_Given passage_:

____________

The next step is reading in single species model outputs to initialize the multispeces model. We need to think about whether we want to simulate this whole process, and if not, how best to initialize the multispecies model. Or perhaps it is the same input data no matter what.

Things to confirm for generating data:

  1. MS-SCAA fits to only one survey index per year for each species? No! there are multiple surveys–get number below
    • If so pick fall simulated data to include NOBA mackerel. Note that each survey gets different ages of NOBA blue whiting.
    • If not how to input multiple survey time series? also different recruitment-to-survey parameters for each
#Number of trawl survey datasets
nFIC <- length(unique(mskeyrun::simSurveyIndex$survey)) #WARNING not safe for multiple surveys in the dataset

While there are multiple surveys, the survey age at first recruitment is dimensioned only per species, not survey, so if they are different we will need to make a decision which survey data to use. In the initial dataset there is no survey selectivity so they are the same anyway.

  1. Single fishing fleet per species? I think correct but if not, same questions as above

Some default assumptions matching the current 9species and appropriate for simulated data as well to go directly into dat file:

# Number of segments of different natural mortality (M1) rates, called nMseg in tpl, Mnseg in dat, M1nseg in singlespp
Mnseg <- 1 

# Number of segments for the FIC data; for each segment, a separate q is estimated. call all one survey, therefore 1
Nseg <- rep(1, nsp) 

# First age when partially recruited to the fishery; used to avoid hitting parameter bounds
agePR <- rep(1, nsp) # placeholder, use below to estimate full rec - 1 or -2?

____________

_Provided data_:
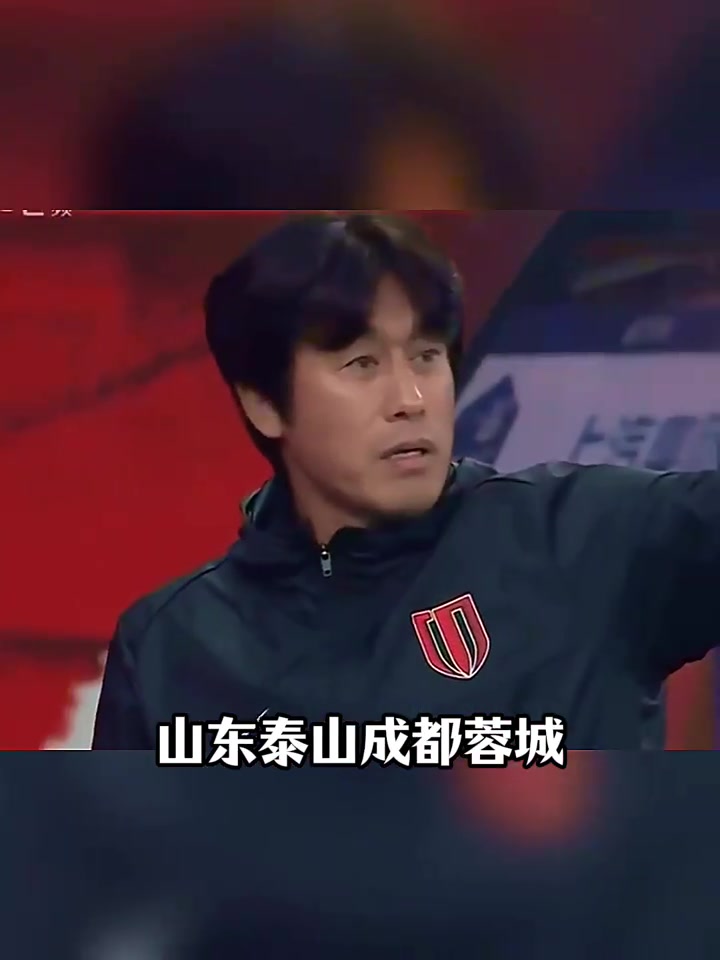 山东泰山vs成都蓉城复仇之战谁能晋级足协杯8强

____________

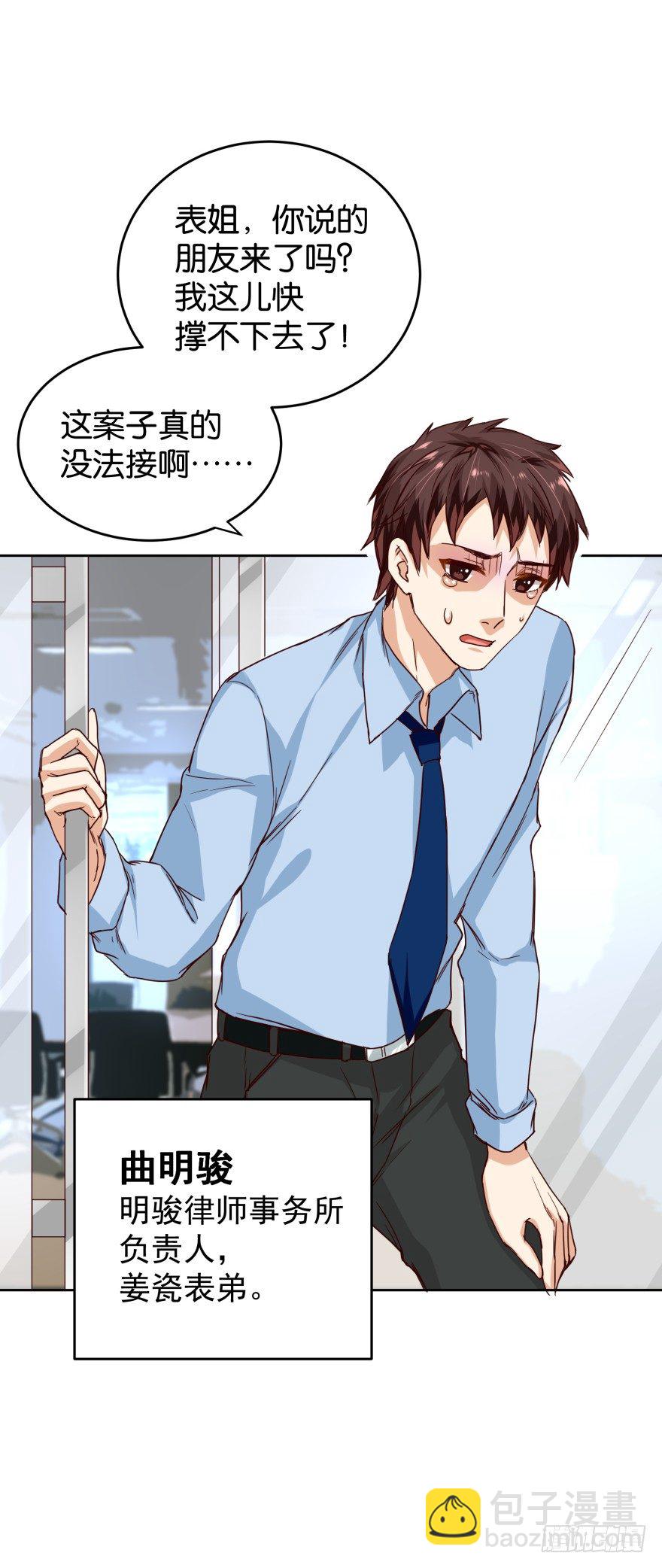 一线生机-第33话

____________

_Task requirements_:
(a) In the multispecies model notes, can you rewrite everything from "Things to confirm" down to "NOBA blue whiting.", renaming "NOBA" to "Norwegian-Barents" wherever it appears?
(b) According to the multispecies model notes, why is the first age of partial recruitment to the fishery used?
(c) Pick up the multispecies model notes after their final line and keep writing them.

_Task-by-task outputs_:
(a)
Things to confirm for generating data:

  1. MS-SCAA fits to only one survey index per year for each species? No! there are multiple surveys–get number below
    • If so pick fall simulated data to include Norwegian-Barents mackerel. Note that each survey gets different ages of Norwegian-Barents blue whiting.

(b) It is used to avoid hitting parameter bounds.

(c)
# Age of full recruitment to the fishery
ageFR <- mskeyrun::simFisheryAgecomp %>%
  select(Name, fishery, age) %>%
  group_by(Name, fishery) %>%
  summarise(minage = min(age)) %>%
  pivot_wider(names_from = fishery, values_from = minage) %>%
  arrange(factor(Name, levels =sp.names)) %>%
  ungroup()
  
# Age of full recruitment to the fishery-independent survey, FIC
    # ficFR == 0 for species that never become fully recruited to the survey
    # All NOBA species have age 1 in first dataset, to be safe pull from age dat:
ficFR <- mskeyrun::simSurveyAgecomp %>%
  select(Name, survey, age) %>%
  group_by(Name, survey) %>%
  summarise(minage = min(age)) %>%
  pivot_wider(names_from = survey, values_from = minage) %>%
  arrange(factor(Name, levels =sp.names))
  
# Survey selectivity coefficient for the last age class; used to anchor the curve
  # FICs_lage == 1 for species that become fully recruited to the survey
FICs_lage <- rep(1, nsp)

Peek at a single species rep file for structure:

reptoRlist<-dget(here("9species/R.functions/reptoRlist.R"))

Cod.rep<-reptoRlist(here("Single.Species/Cod.Run119/Cod.rep"))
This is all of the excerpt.